PROVIDED PASSAGE:
┏━━
Random thoughts on what we have learned, how we work

  • Scalability starts with your culture - how you hire, who you hire, and the expectations that you set.
  • Engineers. Hire smart, fast, flexible engineers who are willing to do any type of work, and are excited to learn new technologies. We do not have "architects" - at TripAdvisor, if you design something, your code it, and if you code it you test it. Engineers who do not like to go outside their comfort zone, or who feel certain work is "beneath" them will simply get in the way.
  • Hire people who get enjoyment out of delivering things that work. Technology is a means to an end, not an end to itself.
  • You own your code and its effects - you design, you test, you code, you monitor. If you break something, you fix it.
  • It is better to deliver 20 projects with 10 bugs and miss 5 projects by two days than to deliver 10 projects that are all perfect and on time.
  • Encourage learning and pushing the envelope - everyone who works here will make a number of mistakes the first few months, and will continue to occasionally do so over time. The important thing is how much you have learned and to not make the same mistakes over and over again.
  • Keep designs simple and focused on the near term business needs - do not design too far ahead. For example, we have rewritten our members functionality as we scaled from tens of thousands, to millions, to tens of millions. We would have done a poor job of designing for tens of millions when all we needed was tens of thousands. We delivered sooner with less problems at each stage, with the cost of the rewrites is small in comparison to what we learned at each stage.
  • You can go very far in scaling a database vertically, especially if you minimize use of joins, and especially if you can fit everything into RAM.
  • Shard only when necessary, and keep it simple. Our largest single table has well over 1B rows, and it easily scaled vertically until we needed to update/insert tens of millions of rows a day, hitting write IOP limits. At that point, we sharded it at the service level by splitting it into 12 tables, and currently run it on 2 machines each with 6 tables. We can easily scale it to 3, 4 ,6, and then 12 machines without changing our hash algorithm or data distribution, simply by copying tables. We have not had any measurable performance degradation (read or write), and the code to do this was small, easy to understand, and easy to debug. With over 700M database operations a day, we are not anywhere close to sharding any other tables.
  • Avoid joins when possible. Our content types (member, media, reviews, etc) are in separate databases, sometimes on shared machines, sometimes on its own machine. It is far better to do two queries (get the set of reviews with their member ids, then get all of the member from this set of ids and merge it at the app level) than do a join. By having the data in different databases, it is easy to scale to one machine per database. It is also easier to keep your content type scalable - we can add new content types in a very modular manner as each content type stands alone. This also aligns well with our service oriented approach, where a service is supported by a database.
  • Put end to end responsibility on a single engineer. When one person owns everything (CSS, JS, Java, SQL, scripting), there is no waiting, bottlenecks, scheduling conflicts, management overhead, or distribution of "ownership". More projects/people can be added in a modular way without affecting everyone else.
  • Services. Having a known set of chunky (optimized for the wire) protocols that are aligned to the business and usage patterns makes assembling pages easier, and allows you to scale out each service according to business needs. Big increase in search traffic ? Add more search servers. Also makes you think more carefully about usage patterns and your business.
┗━━
DATA SECTION:
┏━━
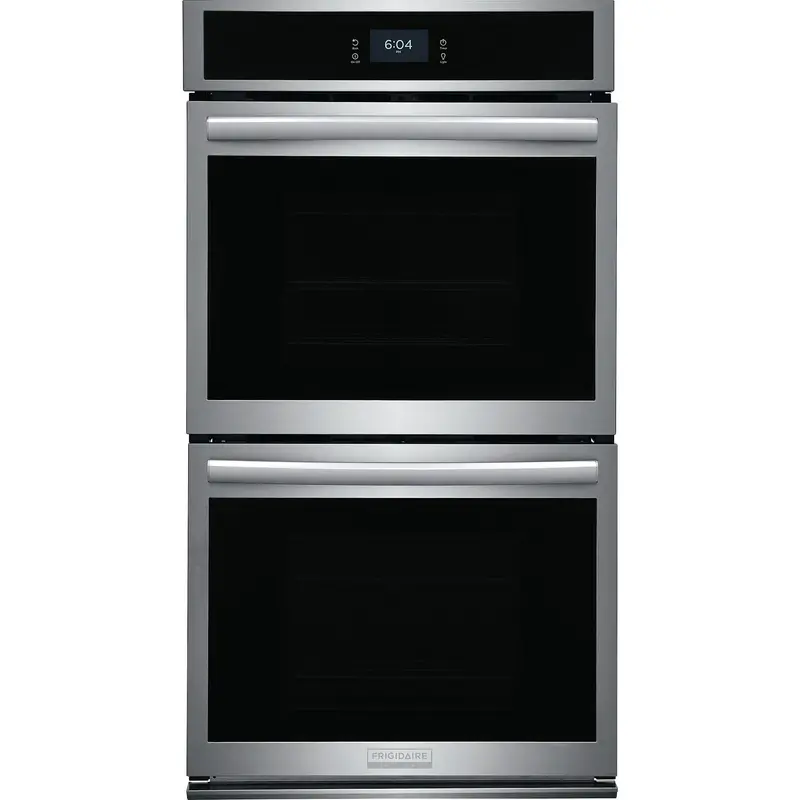 Frigidaire Gallery 27-Inch Double Electric Wall Oven – Stainless Steel With Total Convection (Gcwd2767Af) 1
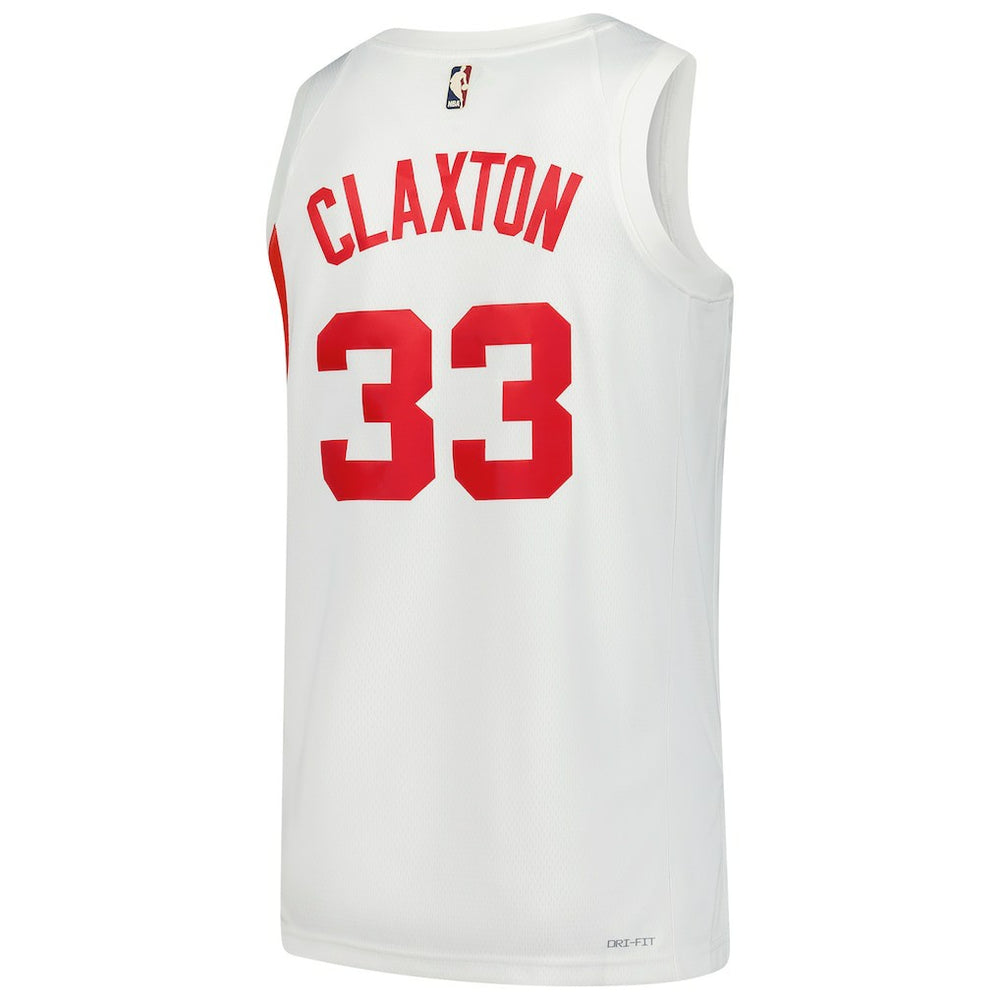 Nic Claxton Brooklyn Nets Swingman Jersey - Classic Edition - White | Nike on sale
┗━━
TASKS FOR THIS EXERCISE:
1 > From the TripAdvisor scaling notes, return word for word the stretch from "Random thoughts on" through "you fix it.".
2 > Pick up the notes on how TripAdvisor works and scales from where they stop, and carry them further.

RESPONSES FOR EACH TASK:
1 >
Random thoughts on what we have learned, how we work

  • Scalability starts with your culture - how you hire, who you hire, and the expectations that you set.
  • Engineers. Hire smart, fast, flexible engineers who are willing to do any type of work, and are excited to learn new technologies. We do not have "architects" - at TripAdvisor, if you design something, your code it, and if you code it you test it. Engineers who do not like to go outside their comfort zone, or who feel certain work is "beneath" them will simply get in the way.
  • Hire people who get enjoyment out of delivering things that work. Technology is a means to an end, not an end to itself.
  • You own your code and its effects - you design, you test, you code, you monitor. If you break something, you fix it.

2 >
  • Hardware - keep it really really simple. No fancy hardware - no SAN, proprietary devices (aside for networking equipment) - we run all commodity Dell. Assume any components will fail at any time and either have N+1 design or ample resources to make up for failures. Our bank of web servers can handle significant numbers failing - up to 50%. Databases are N+1 with duplicate hot (DRDB based) failover. Services run multiple instances on multiple machines. Load balancer and router each have a hot spare and auto-failover. We have two entire datacenters in different cities, one in active R/W mode handling all the traffic, the other in up to date, R/O mode ready for traffic at any time. We "fail over" every three months to insure the "backup" is ready at all times, and to provide for our continuous/incremental datacenter maintenance.
  • Software - keep it really, really, really simple. There are systems you do not want to write yourself - Apache, Tomcat, Jetty, Lucene, Postgres, memcached, Velocity. We have built everything else ourselves - distributed service architecture, web framework, etc. It is not hard to do, and you understand and control everything.
  • Process. Less is better. You need to use source code control. You need to be a good code citizen. You need to deliver code that works. You need to communicate your designs and their level of effort. Not much else is "needed" or "required". If you are smart, you will get your design reviewed, your code reviewed, and you will write tests and appropriate monitoring scripts. Hire people who understand that you want these things because they help you deliver better products, not because they are "required". If you make a mistake, and you will, own up to it, and get it fixed. It is also important to find your own mistakes, not rely on others to find them for you.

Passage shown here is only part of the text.